An alternative method that could be implemented would be something similar to Dynamo’s Replica Synchronization, where each node’s entire routing table is committed to by a Merkle tree. For two nodes to determine if their tables are synchronized, they simply need to verify that the root nodes of the Merkle trees equal. If not, they can (in logarithmic time and space) identify which entries differ by following any discrepancies down to the foot of the tree. Granted, this approach might be difficult to implement in a way that’s resistant to protocol breaches.
Adding Disconnects to SEAD
At the moment, SEAD accumulates old records of disconnected peers in the event that the peer has simply changed position in the network, and that new routing entries containing information on the peer’s location will arrive.

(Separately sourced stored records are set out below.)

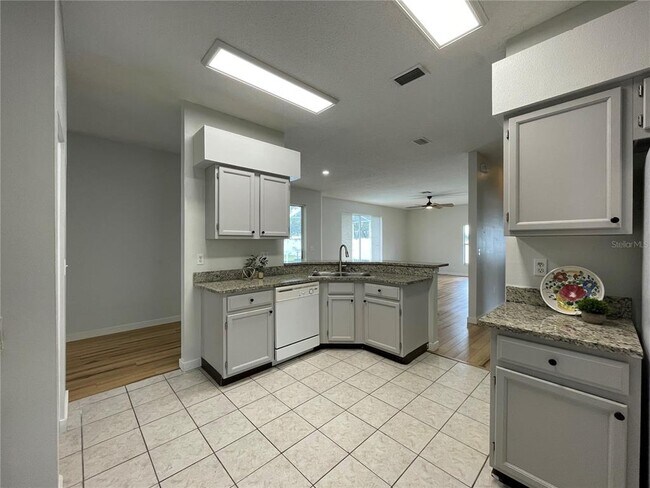 Building Photo - 1333 Flaxwood Ave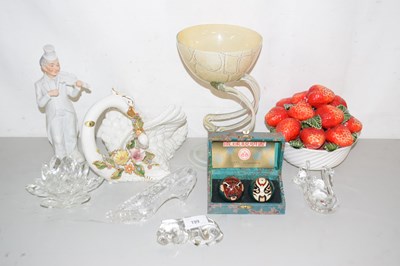 Lot 199 - Mixed Lot: Porcelain strawberry dish, various...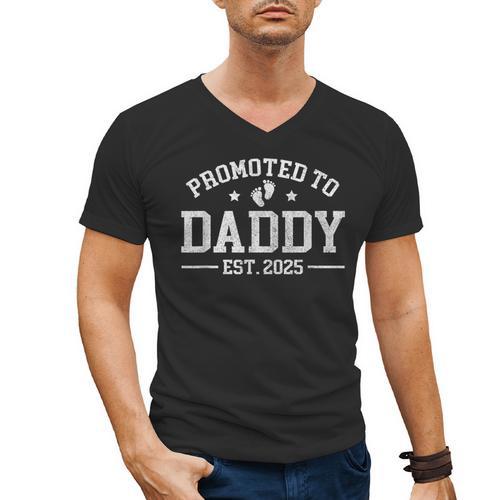 Promoted To Daddy Est 2025 Baby Announcement For New Dad Men's V-Neck T-Shirt - Father's Day Fun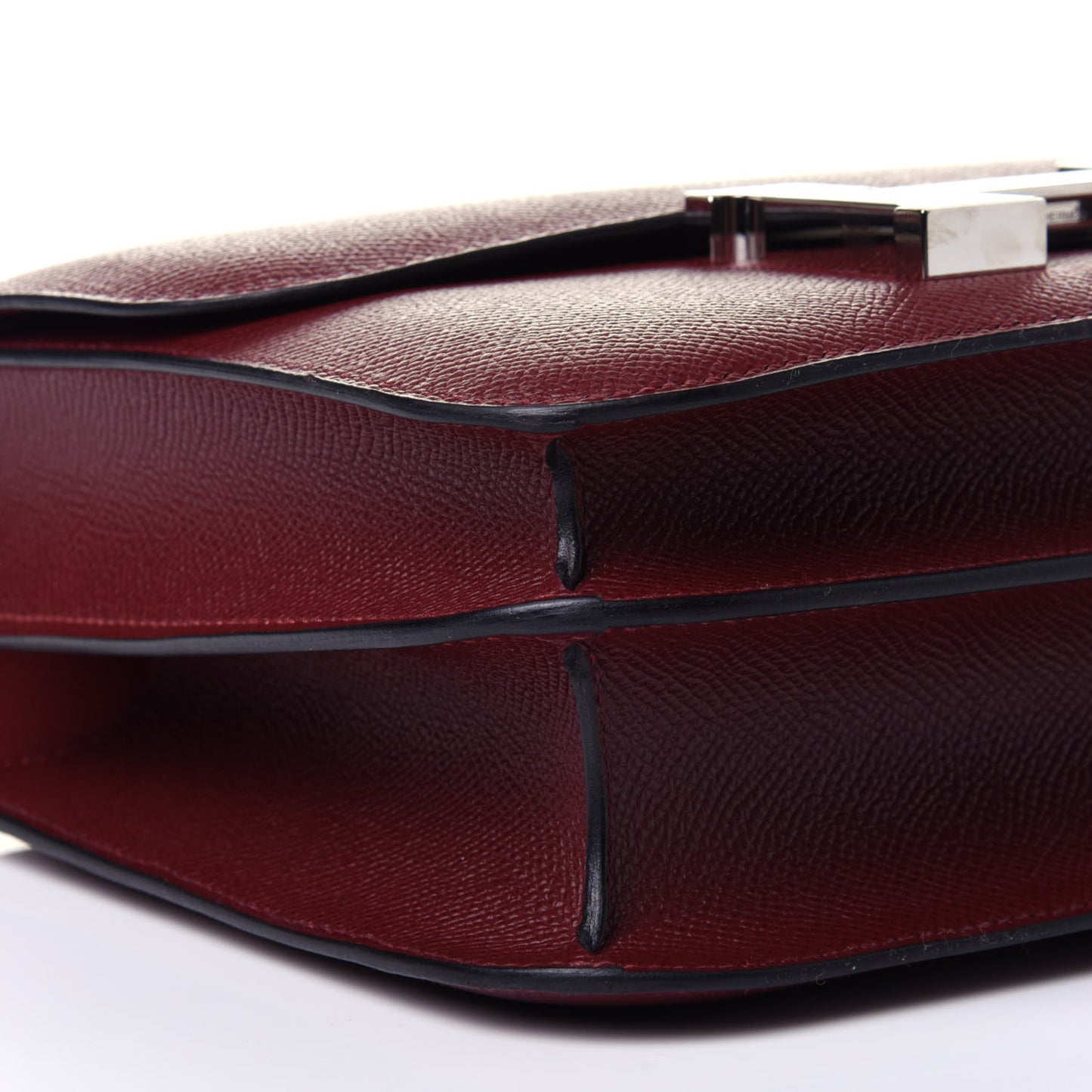 Epsom Enamel Constance 24 Rouge H Bleu Nuit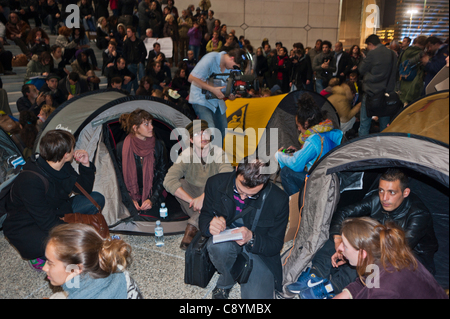 Paris, France, manifestation d'occupation « Occupy la dé-fense », contre la cupidité des entreprises et la corruption du gouvernement, foule nombreuse des jeunes manifestants contre les stocks dans des tentes, Camp sur la rue de la ville, manifestation des adolescents Banque D'Images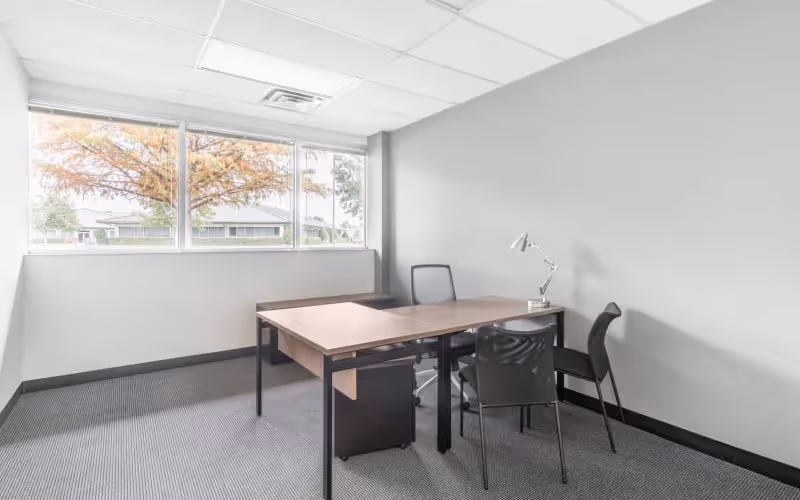 1202 Mcclain Rd, Bentonville, 50 DESKS 1202 Mcclain Rd, Bentonville image 1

However, in the vast majority of P2P protocols, it’s essential that nodes have a way to purge old data to preserve resources.
The answer turns out to be fairly succinct: on the creation of each routing
entry, a timestamp should be added and signed by any authentication mechanisms
signature keys in the above schemas). If the newest
record a node has of a peer (or a record the node has been sent by an adjacent
peer) is reported older than its TTL, then the node can freely discard the
entry. This method enforces the strictest practical definition of “being
connected”: some node in the network has the private key belonging to this
public key and is performing the minimum required work of keeping its routing
entry updated. Of course, loose time synchronization is required for
disconnects to reliably work, meaning there needs to be a cluster-wide trusted
time server for nodes to synchronize with at startup.
For a node to prevent itself from being discarded by the network, it must periodically push up its sequence number at minimum once per X seconds (as defined by the cluster). Calculating the TTL then, is as follows:
In the simple, space-efficient schema in section two, a new signature is calculated for each sequence number, so the TTL is simply:
TTL = max(interval, (m * period)) + grace
interval is the interval on which nodes should increase their sequence
m is the maximum network diameter,
period is the interval on which
nodes dump their routing tables to each other, and
grace is a (usually small)
extra delay to account for other possible delays in the network. This TTL
should slightly over-approximate the maximum amount of time it can take a node
to completely distribute an updated routing entry.
In the time-efficient schema, however, a timestamp can’t be verified on each increase in sequence number–only each time one tree is exchanged for another, leading to systematically greater TTLs (albeit, not by enough to nullify all the advantages the ability to purge entries offers). The TTL is then defined as:
TTL = max((n * interval), (m * period)) + grace
n is the number of sequence numbers each tree commits to.